In terms of the evidence they’re drawing on the document points out that most of the rigorous research comes from North America, Europe and Oceania, and that there are many gaps that need to be filled. But they rightly say:
What we have is a precious indication of where the right way lies. By using this knowledge and building on it with more evaluation and research, we will be able to provide to policy makers the information they need to develop national prevention systems that are based on scientific evidence and that will support children, youth and adults in different settings to lead positive, healthy and safe lifestyles.
What the UNODC have done is describe the interventions and policies that evidence suggests are most likely to lead to positive outcomes and could therefore be adopted as an effective health-centred drug prevention strategy.
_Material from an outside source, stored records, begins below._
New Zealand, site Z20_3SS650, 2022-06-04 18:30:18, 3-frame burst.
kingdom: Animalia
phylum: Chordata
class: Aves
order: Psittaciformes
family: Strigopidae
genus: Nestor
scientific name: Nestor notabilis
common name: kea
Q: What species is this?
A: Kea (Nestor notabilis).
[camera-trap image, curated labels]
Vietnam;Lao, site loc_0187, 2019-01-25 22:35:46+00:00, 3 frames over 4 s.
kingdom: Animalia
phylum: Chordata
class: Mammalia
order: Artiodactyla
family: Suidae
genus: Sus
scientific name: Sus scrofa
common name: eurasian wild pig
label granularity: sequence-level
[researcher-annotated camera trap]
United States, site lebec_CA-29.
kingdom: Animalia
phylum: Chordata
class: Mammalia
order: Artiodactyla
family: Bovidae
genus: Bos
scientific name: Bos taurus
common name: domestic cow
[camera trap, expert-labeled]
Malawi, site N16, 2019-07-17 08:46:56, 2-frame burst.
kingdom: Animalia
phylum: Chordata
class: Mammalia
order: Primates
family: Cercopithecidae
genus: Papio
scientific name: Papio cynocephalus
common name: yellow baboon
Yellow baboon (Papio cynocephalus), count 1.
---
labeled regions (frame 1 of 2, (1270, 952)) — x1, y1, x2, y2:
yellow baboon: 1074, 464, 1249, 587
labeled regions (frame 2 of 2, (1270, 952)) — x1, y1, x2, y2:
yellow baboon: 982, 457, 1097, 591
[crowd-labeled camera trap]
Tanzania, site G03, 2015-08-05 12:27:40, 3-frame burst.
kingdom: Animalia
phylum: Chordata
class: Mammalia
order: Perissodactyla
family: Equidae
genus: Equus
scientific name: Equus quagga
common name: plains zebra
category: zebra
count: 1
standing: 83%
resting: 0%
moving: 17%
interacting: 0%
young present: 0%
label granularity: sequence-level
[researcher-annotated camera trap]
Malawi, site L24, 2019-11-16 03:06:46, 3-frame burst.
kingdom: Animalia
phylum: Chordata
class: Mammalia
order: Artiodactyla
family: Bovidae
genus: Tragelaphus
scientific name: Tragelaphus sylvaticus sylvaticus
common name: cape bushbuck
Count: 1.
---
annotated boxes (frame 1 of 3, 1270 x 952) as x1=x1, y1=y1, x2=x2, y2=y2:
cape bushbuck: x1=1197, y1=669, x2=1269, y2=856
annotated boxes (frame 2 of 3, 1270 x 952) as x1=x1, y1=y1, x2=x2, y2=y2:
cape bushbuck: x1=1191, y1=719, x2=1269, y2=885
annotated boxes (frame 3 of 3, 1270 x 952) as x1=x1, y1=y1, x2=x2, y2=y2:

They go on to look at interventions both by the age group that is targeted, the setting and by whether the intervention is delivered at the universal, selective or indicated level. They produce a useful matrix (which I’ve reproduced below) with the stars showing the level of evidence for each approach, where * means limited evidence and ***** means there is excellent evidence for efficacy.
They go on to describe each strategy trying to cover the following details.
- A brief description;
- The available evidence;
- The characteristics that appear to be linked to positive, no or negative outcomes; and
- Where available further guidance or tools.
They also highlight a number of strategies that need further research:
- Sports and other leisure time activities
- Preventing the non-medical use of prescription drugs
- Interventions and policies targeting children and youth particularly at risk
- Prevention of the use of new psychoactive substances not controlled under
They finally go on to look at the policy framework that is likely to lead to better prevention efforts. Which they detail as:
- A supportive policy and legal framework;
- Scientific evidence and research;
- Coordination of multiple sectors and levels (national, sub-national and municipal/ local) involved;
- Training of policy makers and practitioners; and
- Commitment to provide adequate resources and to sustain the system in the long term.
All in all this looks like a useful and powerful tool for embedding prevention into national drug strategies.